SMT19969 also exhibited efficacy in the hamster model against the epidemic VA5 BI/NAP1 strain (UNT106-1). The low 10 mg/kg dose provided protection from the infection during dose administration, with relapse starting at day 11. SMT19969, administered at 50 mg/kg, exhibited the greatest efficacy of all the dose groups, with higher overall survival and greater time to observed mortality. The 20-mg/kg dose of SMT19969 and of vancomycin provided comparable protection at the end of the study (60% survival), but the time to relapse was delayed for the animals given SMT19969 compared to those administered vancomycin.

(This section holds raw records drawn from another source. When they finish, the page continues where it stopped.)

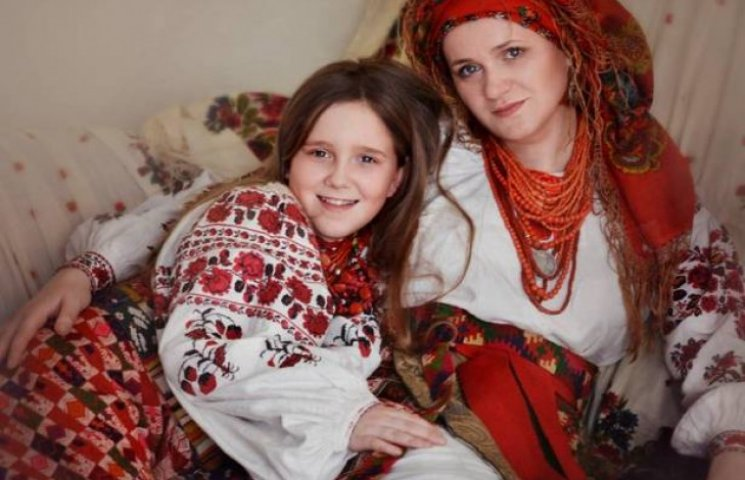 Зворушливі фото: матері та дружини бійців АТО у народному вбранні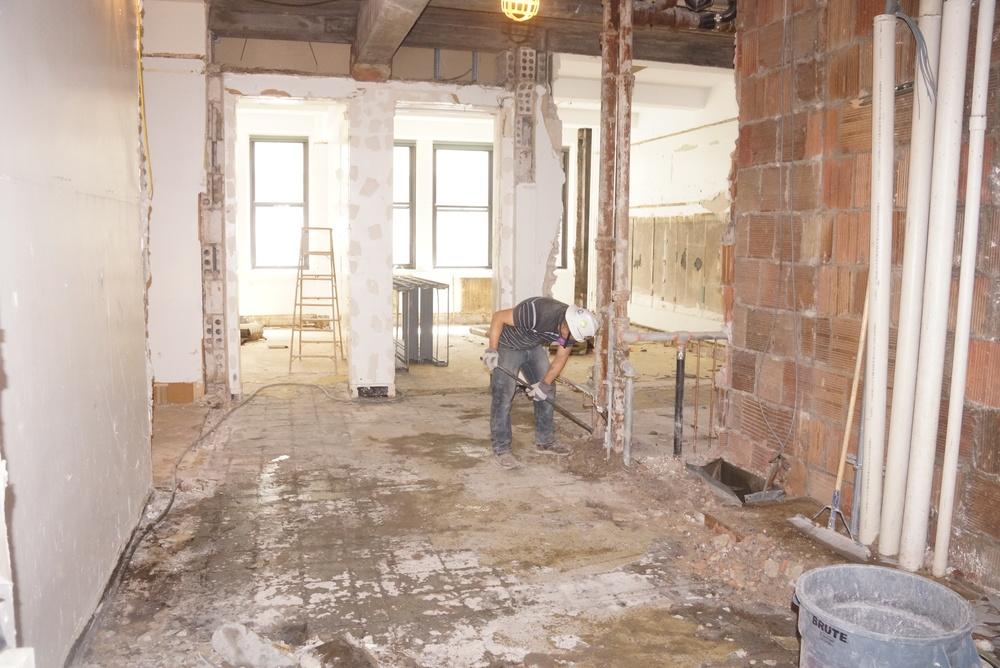 3 floor hallway 2a.JPG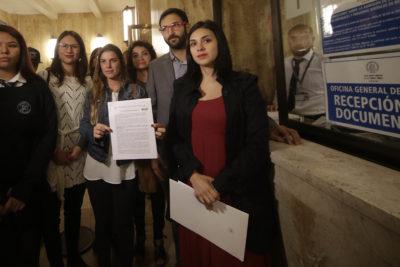 Diputados presentan requerimiento en Contraloría por modificación a protocolo del Minsal por aborto en 3 causales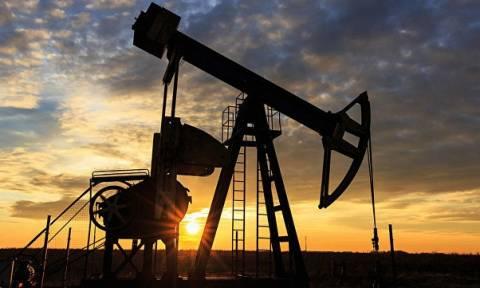 Цена нефти марки Brent впервые за месяц превысила 54 доллара за баррель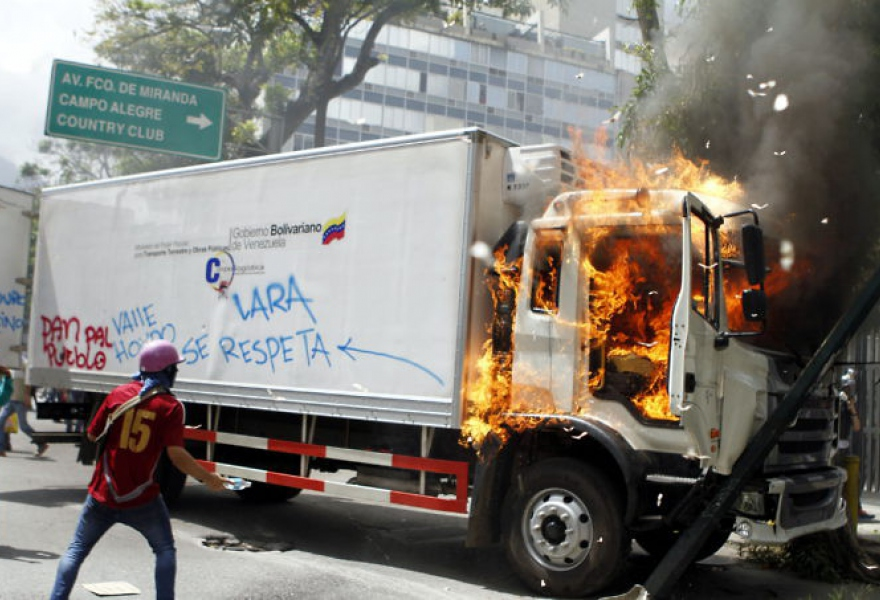 Protesters torch a food truck in Caracas on June 22. (Pedro Mattey/AVN)
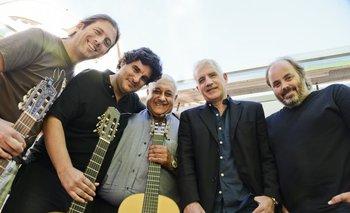 El elenco de Tango & Rock & Roll: Guzmán Mendaro, Poly Rodríguez, Julio Cobelli, Gabriel Peluffo y Christian Cary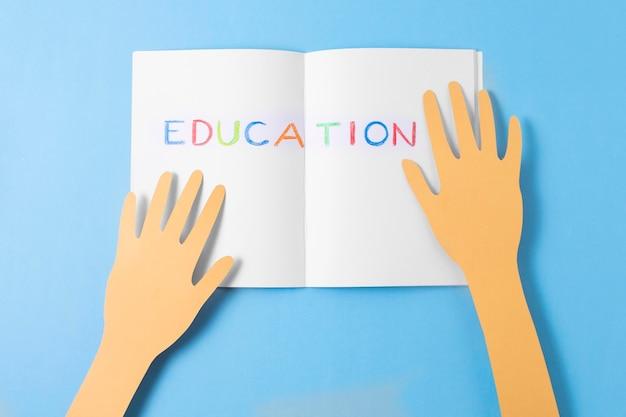 Бумажные руки и вид сверху ноутбука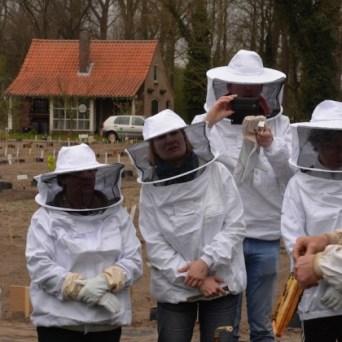 Praktijkles bijenteelt foto's Hans Coen Dekker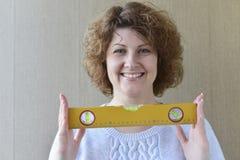 la mujer está sosteniendo las herramientas de la construcción Fotos de archivo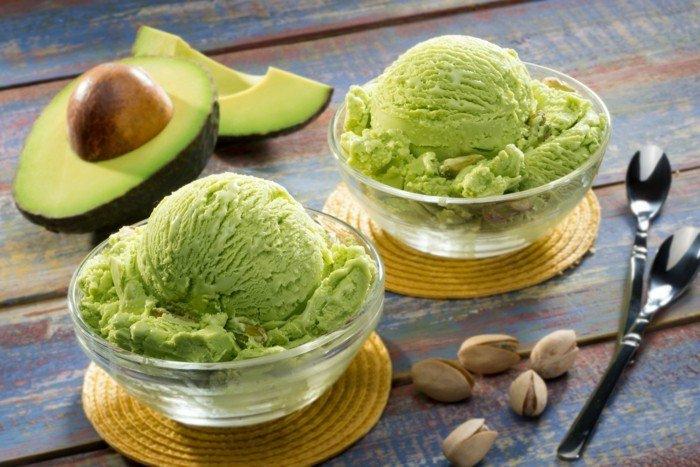 avocado rezept zum genießen nachtisch dessert für die seele pistazien und avocado creme mischung genießen
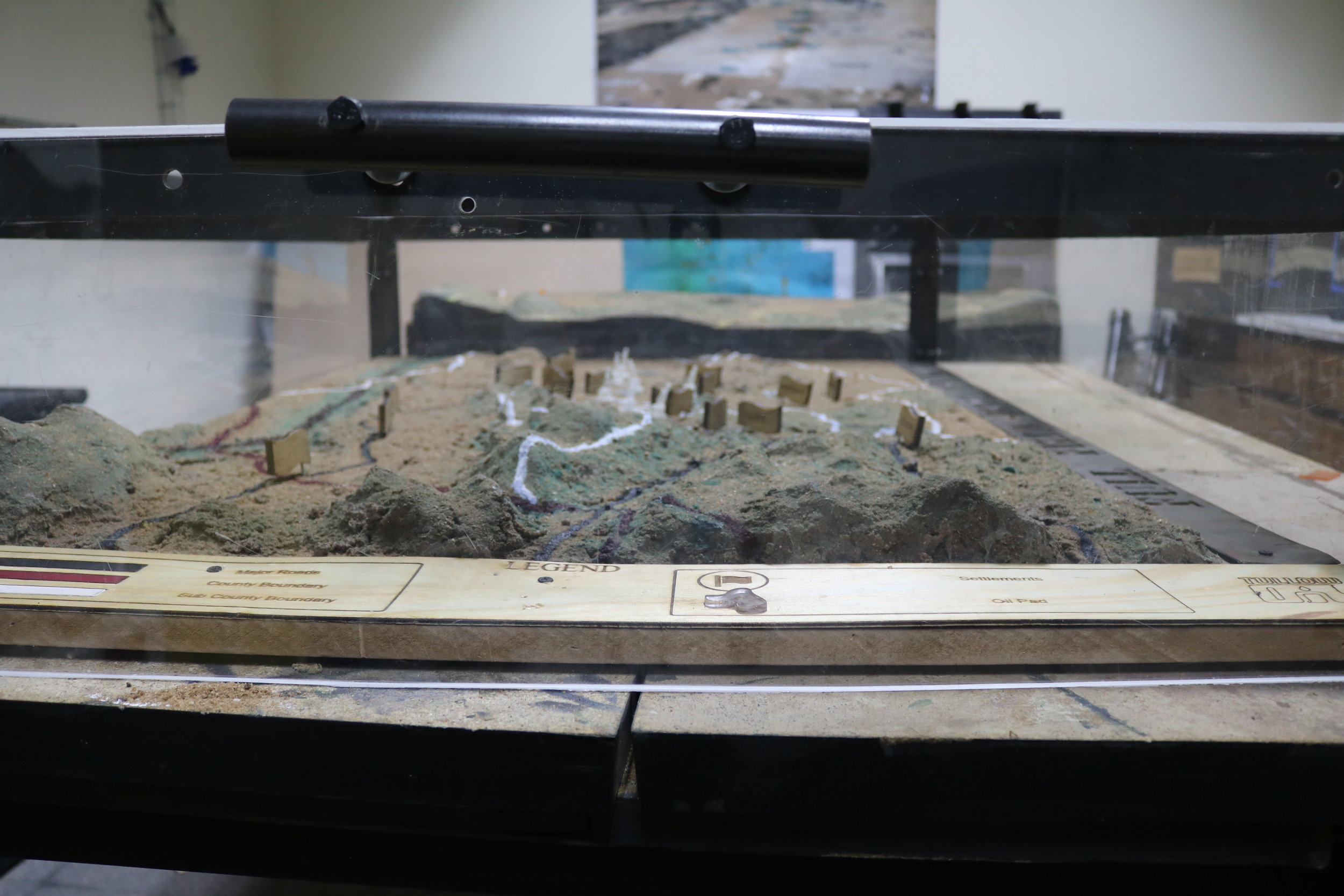 Tullow oil, an independent oil and gas exploration and production company contracted Gearbox make a 3D model of the Turkana landscape with oil reservoirs identifications.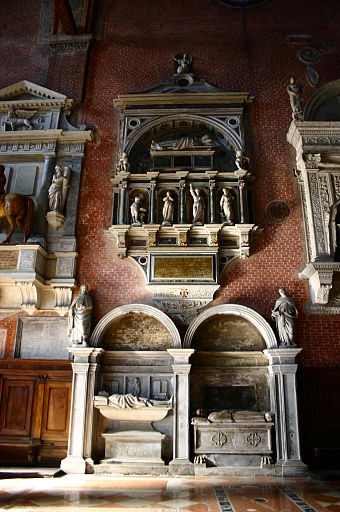 Medieval and Renaissance wall tombs in Santi Giovanni e Paolo, Venice, including an equestrian statue at the left Venezia - Chiesa dei SS. Giovanni e Paolo (S. Zanipolo) - Foto G. Dall'Orto 2 lug 2006 - 08.jpg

The concentrations of SMT19969 (20 mg/kg) in the plasma and cecal contents of C. difficile-infected animals on days 1 and 5 of dosing were assessed. Concentrations were below the limit of quantification (25 ng/ml) in all of the plasma samples, indicating minimal systemic exposure of SMT19969 following oral dosing. At 1, 3, and 6 h postdose, cecal concentrations were significantly higher than the MIC (ranging from 96 to 172 μg/ml), and no significant accumulation of the drug was observed.

SMT19969 has demonstrated a narrow and highly selective spectrum of activity against C. difficile and has been shown to be contained within the gut, thus enabling high concentrations of SMT19969 in relation to the MICs for C. difficile and leaving undetectable levels in plasma and GI tissue. The efficacy of the study compound compared with that of the current standard of care, vancomycin, has been substantiated and shown to be superior in the hamster model, as evidenced by greater overall survival, delayed time to relapse, and lower recurrence of infection. Clinical trials in humans with SMT19969 are now warranted.